Frank J. Rizzo and Michael Kouvaras, owners of South Street Fillit Recycling of Riverside, are charged with conspiracy, unlawfully causing the release of a toxic pollutant, abandonment of toxic pollutants and violating the Asbestos Control and Licensing Act.
The men are accused of directing unlicensed workers, including inmates from Clinton House, a work release halfway house in Trenton, to bury about 50 bags of asbestos and asbestos-containing material in the ground. The indictment alleges that Kouvaras, the owner of South Street, and Rizzo, the project organizer, ordered the workers to dump bags of asbestos on the floor of a boiler room of the former Zurbrugg Memorial Hospital, which was slated for demolition, so that it would appear that vandals had removed the asbestos while stealing copper and steel.
The charges stem from a joint investigation by the Division of Criminal Justice Environmental Crimes Unit and the Department of Corrections Special Investigations Division.
Asbestos was used to make building materials and insulation from the 1920s to the 1970s, when it became one of the first hazardous air pollutants regulated by Clean Air Act.

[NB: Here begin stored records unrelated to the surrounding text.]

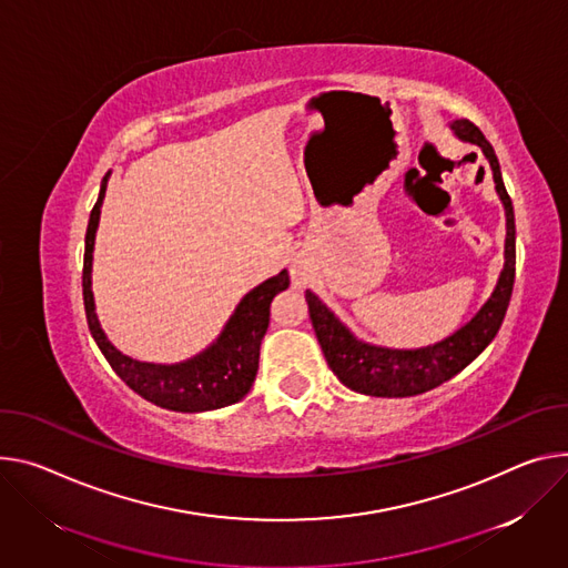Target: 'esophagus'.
I'll use <instances>...</instances> for the list:
<instances>
[{
	"label": "esophagus",
	"instance_id": "obj_1",
	"mask_svg": "<svg viewBox=\"0 0 568 568\" xmlns=\"http://www.w3.org/2000/svg\"><path fill=\"white\" fill-rule=\"evenodd\" d=\"M292 281H294V285H296V287H303V285H305V281H307V274H305L301 267H296V270L292 272Z\"/></svg>",
	"mask_w": 568,
	"mask_h": 568
}]
</instances>
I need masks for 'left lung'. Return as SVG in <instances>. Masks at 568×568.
I'll list each match as a JSON object with an SVG mask.
<instances>
[{"mask_svg":"<svg viewBox=\"0 0 568 568\" xmlns=\"http://www.w3.org/2000/svg\"><path fill=\"white\" fill-rule=\"evenodd\" d=\"M450 129L459 140L478 144L494 172V183L503 201L507 226L503 272L491 296L469 324H464L450 337L424 348H385L357 339L320 301V296L307 290V311H311L313 328L326 355V363L333 374L353 392L400 398L439 387L474 363L496 337L505 320L514 287V272H517V226H514L511 199L503 183L496 151L483 131L469 120H455Z\"/></svg>","mask_w":568,"mask_h":568,"instance_id":"left-lung-1","label":"left lung"}]
</instances>
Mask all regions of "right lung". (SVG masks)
Here are the masks:
<instances>
[{"mask_svg": "<svg viewBox=\"0 0 568 568\" xmlns=\"http://www.w3.org/2000/svg\"><path fill=\"white\" fill-rule=\"evenodd\" d=\"M111 172L101 181L99 196L90 213L88 231H85V253H83V305L88 328L109 359L113 372L142 398L153 405H161L174 412H205L226 407L244 398L255 381L257 359H261V342L270 326V305L272 298L287 290L290 274L283 270L281 274L267 278L257 287H253L235 307V313L226 322L222 335L199 355L185 359L179 365H153L140 363L118 351L106 333L101 331L94 296H92V251L94 235L99 226L101 203L106 196Z\"/></svg>", "mask_w": 568, "mask_h": 568, "instance_id": "obj_1", "label": "right lung"}]
</instances>
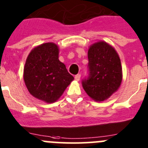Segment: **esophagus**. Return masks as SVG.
Returning <instances> with one entry per match:
<instances>
[{
	"label": "esophagus",
	"mask_w": 148,
	"mask_h": 148,
	"mask_svg": "<svg viewBox=\"0 0 148 148\" xmlns=\"http://www.w3.org/2000/svg\"><path fill=\"white\" fill-rule=\"evenodd\" d=\"M80 78H81V75L80 74H78V75H76L75 76V79L77 81H78L80 80Z\"/></svg>",
	"instance_id": "obj_1"
}]
</instances>
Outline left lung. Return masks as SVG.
<instances>
[{
  "label": "left lung",
  "instance_id": "left-lung-1",
  "mask_svg": "<svg viewBox=\"0 0 148 148\" xmlns=\"http://www.w3.org/2000/svg\"><path fill=\"white\" fill-rule=\"evenodd\" d=\"M89 77L82 81L86 94L101 102L114 93L121 84L123 72L115 49L106 42L94 43L88 50Z\"/></svg>",
  "mask_w": 148,
  "mask_h": 148
}]
</instances>
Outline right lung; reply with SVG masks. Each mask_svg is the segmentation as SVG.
<instances>
[{
  "mask_svg": "<svg viewBox=\"0 0 148 148\" xmlns=\"http://www.w3.org/2000/svg\"><path fill=\"white\" fill-rule=\"evenodd\" d=\"M59 52L55 43L40 45L30 52L24 67L23 79L30 94L47 103L57 101L74 79L59 60Z\"/></svg>",
  "mask_w": 148,
  "mask_h": 148,
  "instance_id": "1",
  "label": "right lung"
}]
</instances>
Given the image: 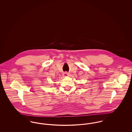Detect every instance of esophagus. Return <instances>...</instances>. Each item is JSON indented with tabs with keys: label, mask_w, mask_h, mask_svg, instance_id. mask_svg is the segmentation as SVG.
<instances>
[{
	"label": "esophagus",
	"mask_w": 132,
	"mask_h": 132,
	"mask_svg": "<svg viewBox=\"0 0 132 132\" xmlns=\"http://www.w3.org/2000/svg\"><path fill=\"white\" fill-rule=\"evenodd\" d=\"M63 76L64 77H66V76H68V73L67 72H64L63 73Z\"/></svg>",
	"instance_id": "1"
}]
</instances>
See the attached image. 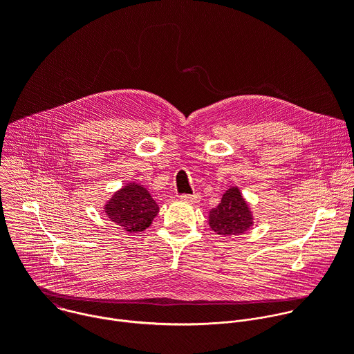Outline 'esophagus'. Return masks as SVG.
Listing matches in <instances>:
<instances>
[{
	"label": "esophagus",
	"instance_id": "34e87169",
	"mask_svg": "<svg viewBox=\"0 0 354 354\" xmlns=\"http://www.w3.org/2000/svg\"><path fill=\"white\" fill-rule=\"evenodd\" d=\"M179 198L182 201H186V203H197V201L200 200V194L194 193V194H180Z\"/></svg>",
	"mask_w": 354,
	"mask_h": 354
}]
</instances>
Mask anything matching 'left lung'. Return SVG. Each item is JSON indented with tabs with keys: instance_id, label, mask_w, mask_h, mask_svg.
Wrapping results in <instances>:
<instances>
[{
	"instance_id": "obj_1",
	"label": "left lung",
	"mask_w": 354,
	"mask_h": 354,
	"mask_svg": "<svg viewBox=\"0 0 354 354\" xmlns=\"http://www.w3.org/2000/svg\"><path fill=\"white\" fill-rule=\"evenodd\" d=\"M209 224L223 236L241 235L254 224L249 206L238 187L232 186L225 190L220 205L210 210Z\"/></svg>"
}]
</instances>
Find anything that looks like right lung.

About 10,000 people die from asbestos-related diseases in the United States every year, including more than 2,000 cases of mesothelioma, a rare and invariably fatal disease that is difficult to diagnose.
“These men knew there was asbestos throughout this old hospital and knew the real dangers involved in removing it, but we allege that they put their monetary self-interest ahead of the health and safety of their workers and the surrounding community,” said New Jersey Attorney General Jeffrey S. Chiesa in a press release.
Prosecutors say that Rizzo solicited a contract to demolish the hospital that specified South Street would pay all costs, including asbestos abatement and disposal, in exchange for retaining the proceeds from the recycling of metal.
The defendants initially retained a licensed asbestos abatement contractor, but paid only a few thousand dollars toward the cost of the project, estimated at about $220,000. The licensed contractor worked only one day at the site, removing a small amount of asbestos, prosecutors allege.
Rizzo and Kouvaras then hired day laborers, including the Clinton House inmates, to remove asbestos from sections of the hospital. Prosecutors say the workers were not provided the proper protective equipment, but wore only paper masks — which they subsequently removed — while they stripped asbestos-containing insulation from pipes and a boiler.
In March 2011, officials with the state Division of Criminal Justice, acting on a tip that inmates were being used to remove asbestos, executed a search warrant at the hospital site. They discovered asbestos-containing material on the floor of the boiler room, two bags of asbestos tiles buried in the ground and another 30 bags of asbestos-containing material in a roll-off container.
If convicted, Rizzo and Kouvaras could receive five to 10 years in prison and fines of up to $150,000.